Werkopdracht 1 →
Vat de toelichting over begraafregels samen in twee zinnen.
Werkopdracht 2 →
Schrijf de toelichting over begraafregels verder, te beginnen na de laatste zin.

Tekstfragment →
<<<<

Het bepaalde in het derde lid heeft de bedoeling om het mee begraven van voorwerpen die niet in de grond horen, die niet vergankelijk zijn of die een natuurlijke lijkontbinding kunnen belemmeren, te voorkomen. Er is geen enkel bezwaar tegen het mee begraven van voorwerpen als kindertekeningen, een kleine stoffen knuffel of een rozenkrans. Maar wel tegen technische hulpmiddelen zoals een koelmatras, plastic zakken met kledingresten van het slachtoffer van een verkeersongeval, medisch afval e.d. In twijfelgevallen kan een uitvaartverzorger in overleg treden met de beheerder van de begraafplaats.

Lid 4

Uitvaartverzorgers – of nabestaanden die een overledene laten begraven zonder tussen-komst van een uitvaartverzorger – moeten tenminste 24 uur voor de begrafenis een verklaring overleggen, waaruit blijkt dat voldaan wordt aan de eerste drie leden van dit artikel. Indien aan de hand van een recent aankoopbewijs kan worden aangetoond dat eventueel gebruik worden gemaakt van een lijkhoes van een merk en type dat voldoet aan de wettelijke normen, hoeft geen testrapport meer te worden overgelegd. Welke hoezen voldoen aan de wettelijke normen, wordt regelmatig gepubliceerd door de Landelijke Organisatie van Begraafplaatsen. Verklaringen van producenten of leveranciers, zonder deugdelijk onderliggend testrapport, kunnen worden geweigerd omdat is gebleken dat dergelijke verklaringen niet altijd waarheidsgetrouw zijn. De beheerder van de begraafplaats of andere door het college aangewezen personen kunnen controleren, o.a. door inspectie van de inhoud van de kist of een ander omhulsel, of aan wettelijke bepalingen en de bepalingen van dit artikel voldaan wordt. Men controleert ook de aanwezigheid van een verlof tot begraving en het document als bedoeld in artikel 8 van de Wet op de lijk-bezorging dat wisseling van kisten en overledenen moet voorkomen. De verklaring moet tijdig en volledig ingevuld worden aangereikt om de beheerder van de begraafplaats in staat te stellen nader onderzoek te doen, inlichtingen in te winnen of overleg te plegen. Indien blijkt dat een verklaring niet waarheidsgetrouw is, kan de begraving worden uitgesteld of geweigerd. Onderzoek zal steekproefsgewijs plaats vinden. In ernstige geval-len kan er aanleiding zijn voor een strafrechtelijk onderzoek door justitie en kan een uitvaartverzorger worden verboden om gedurende een nader te bepalen periode zijn werkzaamheden op de begraafplaats(en) uit te oefenen. De verklaringen zullen in de begraafplaatsadministratie worden bewaard, omdat informatie over de aanwezigheid van bepaalde materialen en voorwerpen nuttig kan zijn bij opgravingen en ruiming van het graf. Ook kunnen uitvaartverzorgers er achteraf op worden aangesproken als blijkt dat feiten en verklaringen niet overeen kwamen.

>>>>

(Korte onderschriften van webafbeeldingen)
<<<<

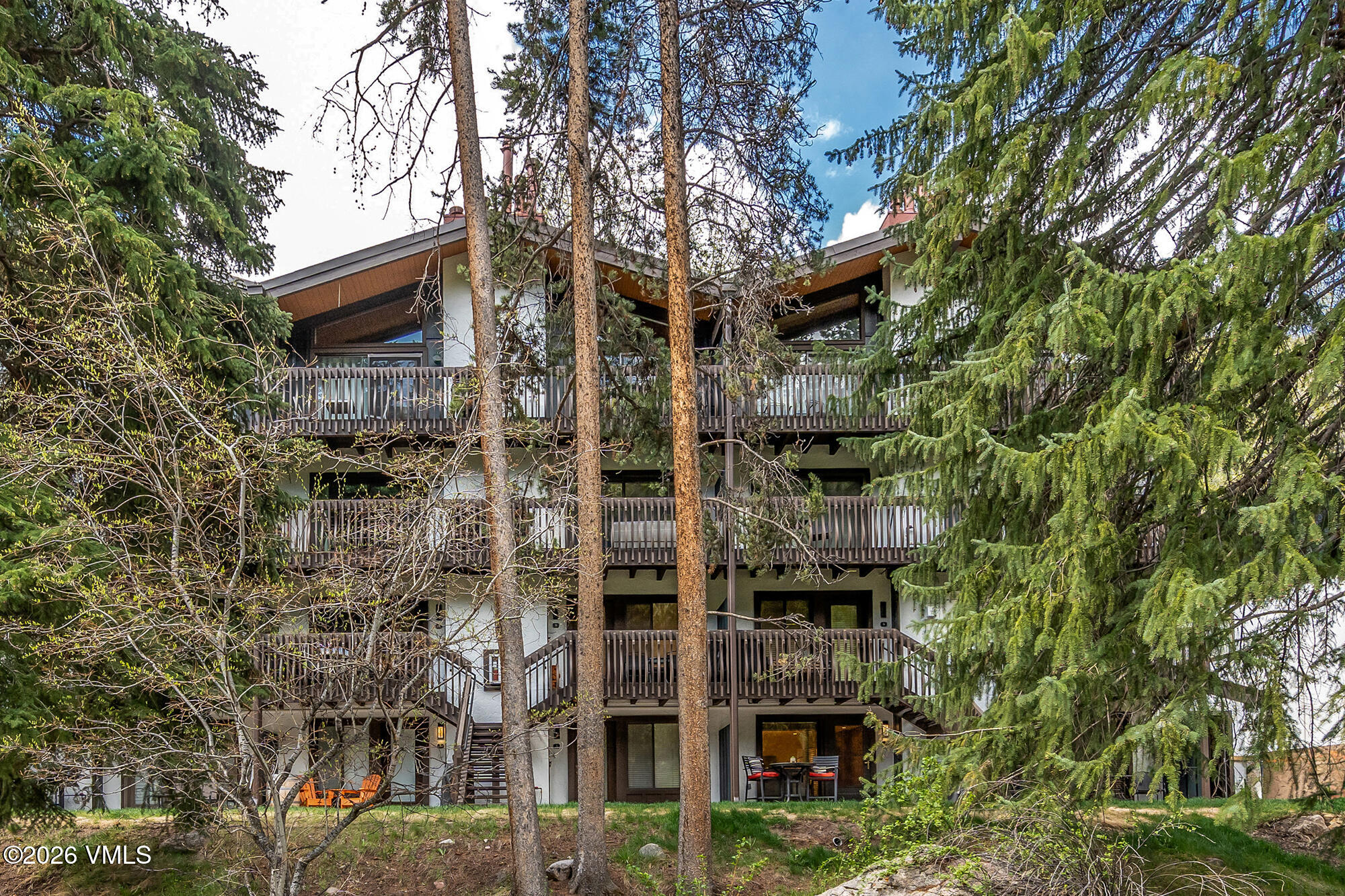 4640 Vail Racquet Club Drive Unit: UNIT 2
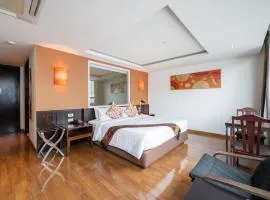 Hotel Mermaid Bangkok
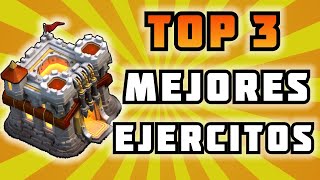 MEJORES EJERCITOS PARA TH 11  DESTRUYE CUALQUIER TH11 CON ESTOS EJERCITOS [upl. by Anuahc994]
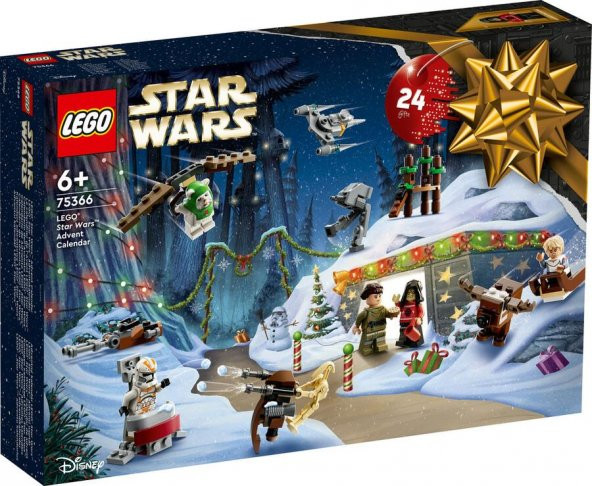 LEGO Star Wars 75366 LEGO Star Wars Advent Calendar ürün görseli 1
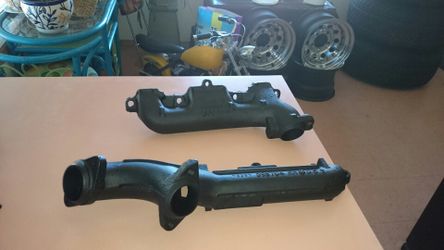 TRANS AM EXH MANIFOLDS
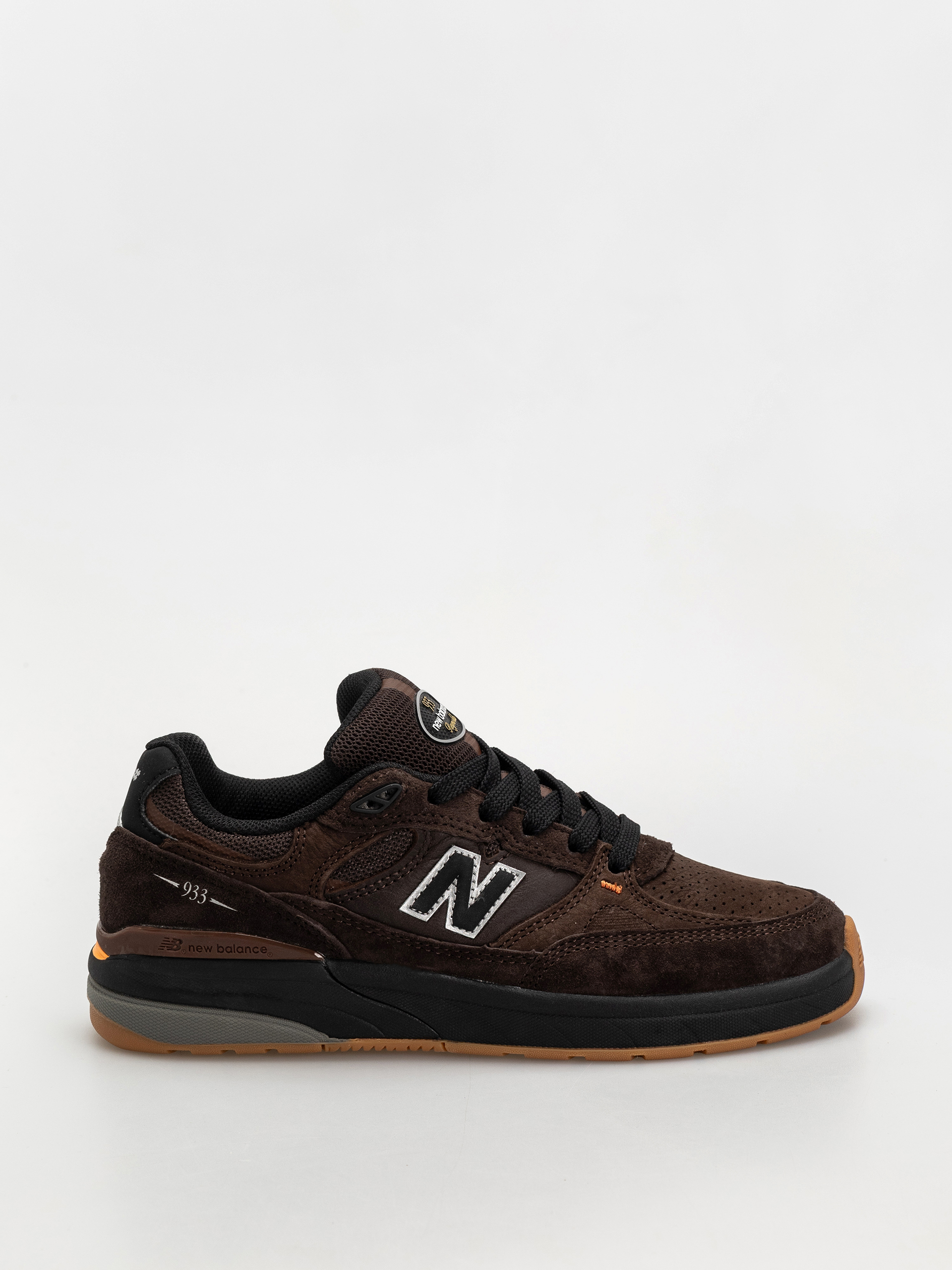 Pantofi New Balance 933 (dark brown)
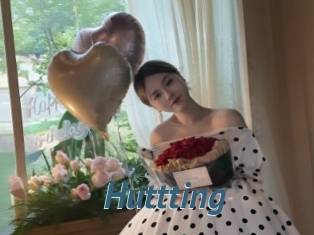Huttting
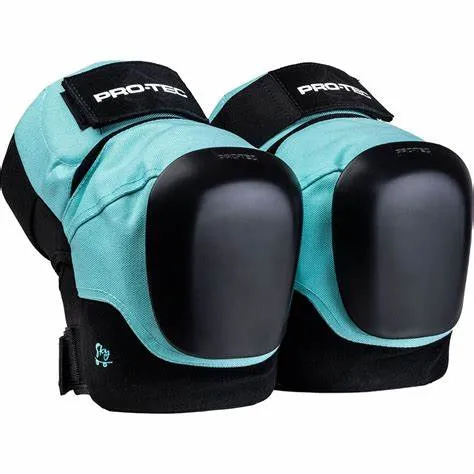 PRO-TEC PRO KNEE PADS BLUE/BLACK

>>>>

Resultaat 1 →
Lid 3 wil voorkomen dat voorwerpen worden meebegraven die niet vergankelijk zijn of de natuurlijke lijkontbinding belemmeren: kindertekeningen, een kleine stoffen knuffel of een rozenkrans mogen wel, technische hulpmiddelen zoals een koelmatras of medisch afval niet. Volgens lid 4 moet tenminste 24 uur voor de begrafenis een verklaring worden overgelegd dat aan de eerste drie leden is voldaan, wat de beheerder kan controleren, en bij een onware verklaring kan de begraving worden uitgesteld of geweigerd.

Resultaat 2 →
Artikel 10 Indeling begraafplaatsen

In principe worden graven uitgegeven aansluitend op de bestaande graven. In bijzondere omstandigheden kan het college in individuele gevallen van deze regel afwijken. Ook kan het college categorieën aanwijzen waarbij van het principe afgeweken kan worden. Een graf zal alleen buiten de volgorde van ligging worden toegewezen als dit niet bezwaarlijk is voor de situatie op de begraafplaats. Hierbij kan worden gedacht aan het aanzien van de begraafplaats en de gesteldheid van de bodem.

Artikel 11 Onderscheid graven

Naast de particuliere graven noemt dit artikel de verschillende andere soorten van voorzieningen op de begraafplaats. Gedenkplaatsen kunnen bijvoorbeeld worden uitgegeven voor vermisten of als de persoon in het buitenland is overleden en het stoffelijk overschot niet naar Nederland is vervoerd.

In het tweede lid wordt het college de bevoegdheid gegeven om nadere regels vast te stellen met betrekking tot de afmetingen van de particuliere graven op de verschillende (afdelingen) van de begraafplaatsen, de afmetingen van asbussen voor de urnenmuur en de voorwaarden waaronder grafkelders en urnenkelders worden toegestaan. Deze bevoegdheid is nodig voor een goed en duidelijk beheer van de begraafplaatsen.

Artikel 12 Termijnen graven

Volgens artikel 28, eerste lid van de Wet op de lijkbezorging kan het recht op een graf voor tenminste tien jaar worden verleend. Voorts kan, wanneer sprake is van verlenging, de houder van de begraafplaats bepalen dat de periode van verlenging niet korter is dan vijf jaar en niet langer dan twintig jaar. Wij hebben er in de verordening echter voor gekozen om de termijnen standaard te houden op twintig jaar met een verlengingsmogelijkheid van telkens tien jaar.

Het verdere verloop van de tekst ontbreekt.